There’s just no chance that using him in the first game was that valuable. Teams almsot never win when they’re down three heading into the top of the ninth. Bringing in the ghost of Cy Young wouldn’t even be that helpful there; the salient fact is that you’re starting out down three, not how many further runs you allow.

It gets worse. Hader being ineffective on the second day of a back-to-back is bad enough, but even if the Astros had won on Wednesday afternoon, they would have needed to play another game against Detroit the next day. In that game, they’d probably want to use their best pitchers. After all, it would be winner take all, and they’d be using their worst starting pitching option after Framber Valdez and Hunter Brown started the first two games.

I don’t have enough data to say with any certainty how well Hader handles pitching on three straight days, because he’s almost never done it. That said, I feel comfortable saying that it wouldn’t be better than his results pitching on two straight days. Heck, he might not even be available, which would be a real disaster.

That’s just a “bonus” cost of using Hader for low-leverage outs in the first game of the series. The fact of the matter is, it was already a bad decision without taking that into account. The Astros hardly picked up anything by using him in a near-hopeless spot. They paid a high expected cost for it in Game 2, double or more the slim advantage they gained in Game 1.

Managers mostly don’t determine the outcomes of playoff series. The players on the field do the run scoring or preventing, and managers can only subtly put their thumbs on the matchup scales. Errors like this still aren’t huge; if this cost the Astros 1% of a win, a reasonable estimate, plenty of other things were a bigger deal. But this was a free 1%, a 1% that they could have picked up by simply not doing something silly.

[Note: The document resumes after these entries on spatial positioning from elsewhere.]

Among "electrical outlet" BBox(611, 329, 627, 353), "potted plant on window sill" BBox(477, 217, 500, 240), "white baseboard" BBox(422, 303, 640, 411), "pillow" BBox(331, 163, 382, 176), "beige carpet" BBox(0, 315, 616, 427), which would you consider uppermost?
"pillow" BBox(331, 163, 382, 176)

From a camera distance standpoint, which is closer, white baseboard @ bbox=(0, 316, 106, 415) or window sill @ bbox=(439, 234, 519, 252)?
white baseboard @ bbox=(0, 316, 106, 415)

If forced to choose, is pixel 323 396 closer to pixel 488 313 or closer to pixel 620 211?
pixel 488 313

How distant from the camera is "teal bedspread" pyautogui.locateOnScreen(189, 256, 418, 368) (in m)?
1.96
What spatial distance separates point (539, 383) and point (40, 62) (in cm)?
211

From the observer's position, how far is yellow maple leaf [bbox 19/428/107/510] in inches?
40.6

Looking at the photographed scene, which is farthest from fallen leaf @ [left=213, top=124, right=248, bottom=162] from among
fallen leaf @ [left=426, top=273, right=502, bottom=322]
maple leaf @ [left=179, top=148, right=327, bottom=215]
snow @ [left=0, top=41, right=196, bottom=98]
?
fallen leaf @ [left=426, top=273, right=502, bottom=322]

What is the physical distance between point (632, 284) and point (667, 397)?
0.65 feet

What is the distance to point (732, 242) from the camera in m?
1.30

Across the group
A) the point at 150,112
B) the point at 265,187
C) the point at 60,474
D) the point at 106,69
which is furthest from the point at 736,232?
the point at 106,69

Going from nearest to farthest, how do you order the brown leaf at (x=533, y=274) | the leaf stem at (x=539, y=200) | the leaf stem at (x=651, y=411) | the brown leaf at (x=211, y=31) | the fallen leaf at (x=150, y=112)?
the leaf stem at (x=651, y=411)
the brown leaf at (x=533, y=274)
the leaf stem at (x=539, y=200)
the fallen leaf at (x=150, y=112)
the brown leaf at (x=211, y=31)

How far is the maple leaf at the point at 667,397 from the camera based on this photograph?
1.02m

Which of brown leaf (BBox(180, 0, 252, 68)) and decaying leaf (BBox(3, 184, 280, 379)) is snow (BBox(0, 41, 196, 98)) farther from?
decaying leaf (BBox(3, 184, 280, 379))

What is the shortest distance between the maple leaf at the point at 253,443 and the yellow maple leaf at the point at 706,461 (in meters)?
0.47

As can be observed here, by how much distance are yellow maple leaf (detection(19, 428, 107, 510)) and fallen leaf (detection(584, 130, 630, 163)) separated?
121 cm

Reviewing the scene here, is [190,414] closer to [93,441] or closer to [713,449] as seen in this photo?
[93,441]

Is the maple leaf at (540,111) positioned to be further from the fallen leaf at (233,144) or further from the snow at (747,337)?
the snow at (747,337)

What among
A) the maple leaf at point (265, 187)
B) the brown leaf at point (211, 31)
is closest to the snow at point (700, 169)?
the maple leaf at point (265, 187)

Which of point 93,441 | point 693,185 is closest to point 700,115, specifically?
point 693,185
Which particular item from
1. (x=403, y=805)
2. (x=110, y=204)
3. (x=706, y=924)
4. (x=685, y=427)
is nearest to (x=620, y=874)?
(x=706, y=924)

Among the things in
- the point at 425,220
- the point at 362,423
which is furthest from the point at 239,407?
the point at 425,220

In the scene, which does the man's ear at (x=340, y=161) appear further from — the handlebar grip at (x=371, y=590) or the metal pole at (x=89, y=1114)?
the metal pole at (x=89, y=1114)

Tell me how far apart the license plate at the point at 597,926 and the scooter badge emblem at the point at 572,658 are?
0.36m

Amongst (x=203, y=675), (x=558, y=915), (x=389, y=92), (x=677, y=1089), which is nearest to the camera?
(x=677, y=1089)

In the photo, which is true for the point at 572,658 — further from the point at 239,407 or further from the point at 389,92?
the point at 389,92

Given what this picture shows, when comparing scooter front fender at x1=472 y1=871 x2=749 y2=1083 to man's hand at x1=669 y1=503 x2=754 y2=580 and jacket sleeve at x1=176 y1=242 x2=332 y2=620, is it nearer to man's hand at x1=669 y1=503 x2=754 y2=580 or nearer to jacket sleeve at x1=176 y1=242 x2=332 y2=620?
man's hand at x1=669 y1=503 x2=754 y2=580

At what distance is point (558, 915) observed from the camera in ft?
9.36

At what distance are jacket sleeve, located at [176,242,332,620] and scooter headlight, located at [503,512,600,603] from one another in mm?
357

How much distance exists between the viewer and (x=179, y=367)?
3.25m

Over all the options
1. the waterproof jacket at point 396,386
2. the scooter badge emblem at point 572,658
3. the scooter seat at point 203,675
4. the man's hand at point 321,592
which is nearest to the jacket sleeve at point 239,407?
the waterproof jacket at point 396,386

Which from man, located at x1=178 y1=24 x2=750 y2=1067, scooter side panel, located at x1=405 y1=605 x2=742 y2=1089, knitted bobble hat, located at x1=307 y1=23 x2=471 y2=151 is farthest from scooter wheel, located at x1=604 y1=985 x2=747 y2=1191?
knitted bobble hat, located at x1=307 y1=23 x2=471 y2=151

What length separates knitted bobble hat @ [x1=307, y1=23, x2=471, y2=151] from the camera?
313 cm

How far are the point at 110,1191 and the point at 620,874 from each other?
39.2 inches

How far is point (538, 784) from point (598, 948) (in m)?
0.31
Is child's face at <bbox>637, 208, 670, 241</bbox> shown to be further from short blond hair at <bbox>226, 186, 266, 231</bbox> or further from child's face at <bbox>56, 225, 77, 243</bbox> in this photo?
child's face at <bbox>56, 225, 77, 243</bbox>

Just to reiterate, this isn’t why Houston lost. A percentage point is tiny in the grand scheme of things. Kyle Tucker went 0-3 and left some runners on base, producing -.146 win probability added – his having an off day was about 15 times as consequential as Espada’s pitching usage. But a player having a bad day at the plate is inevitable and mostly unpredictable. A manager using his pitchers the wrong way isn’t. Bringing in Hader down three in Tuesday’s game didn’t swing the series – but as far as I’m concerned, it was clearly the wrong decision.